Tenho uma encomenda para o senhor, Presidente. É uma caixa preta, ou azul... não tenho mais certeza de que cor é. Deu-me trabalho carregá-la até aqui, pois escorria dela muito sangue, que cobria minhas mãos. Também cheirava à morte, como se tivesse corpos dentro dela. Tentei limpar o sangue com uma camiseta vermelha, cor do partido prometido poder absoluto, para que ninguém notasse. 

Mas enquanto eu limpava o sangue, senhor Presidente. Enquanto eu limpava o maldito sangue, ouvia gritos distantes, vindos da caixa. Pareciam soldados gritando socorro. Talvez estivessem sendo queimados vivos. Ou talvez estivessem sendo despedaçados, daí o sangue. 

Pude captar alguns gritos, senhor. As coisas que diziam. Gritavam por seus filhos, que ficarão sem pais. Gritavam por suas mulheres, que ficarão sem seus maridos. E também por seus pais, que nunca mais verão seus filhos. 

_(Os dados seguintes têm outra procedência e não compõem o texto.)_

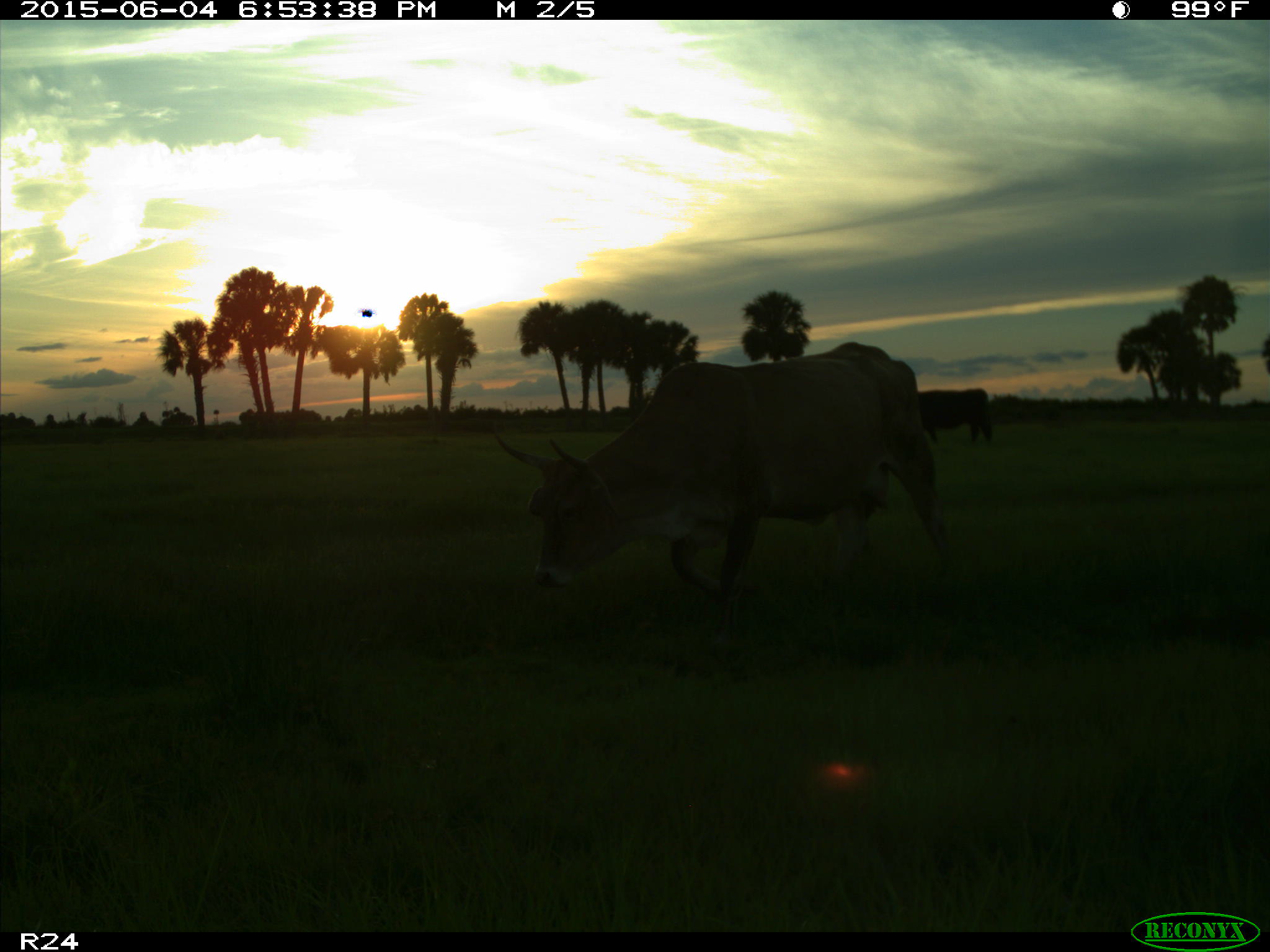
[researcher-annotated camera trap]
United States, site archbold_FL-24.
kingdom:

Seus soldadinhos inocentes!

Esta encomenda, senhor. Fez-me reflectir sobre a vida. Sobre como a fome nos fatiga. Não temos o que comer, eu e meus irmãos. Também não trabalhamos, porque o emprego é muito selectivo. Quem trabalha, recebe menos do que trabalha. O pagamento é miserável, e o mando é acumulado.
Também tinha um irmão com futuro promissor. Morreu ainda na mocidade. Foi baleado arredores na cidade. Os jornais falam que foi bala perdida... mas eu e mais outros, sabemos que foi vítima do sistema. Porque liderava uma manifestação, em função de organizar esta nação. 

Esta encomenda, senhor. Também contém um lembrete sobre as urnas. Os votos não fidelizam com sua ordem natural. Tem gato nisto tudo. Ou devo dizer, dedo podre?

Nesta encomenda, senhor Presidente. Existe muito luto. Meus conterrâneos jazem dentro da caixa. Muitos rostos ensanguentados, dos que abraçaram a morte em Chitima. Lembra?

Nesta encomenda, senhor Presidente. Pululam milhares de fantasmas dos homens injustiçados pelo vosso sistema. E vieram assombrá-lo, até que finalmente achem seu descanso eterno.

Por: Haquin Dos Santos»

[Publicação: Radar Magazine — MZ|| Fonte da Imagem: Getty Images || Maputo, 2024]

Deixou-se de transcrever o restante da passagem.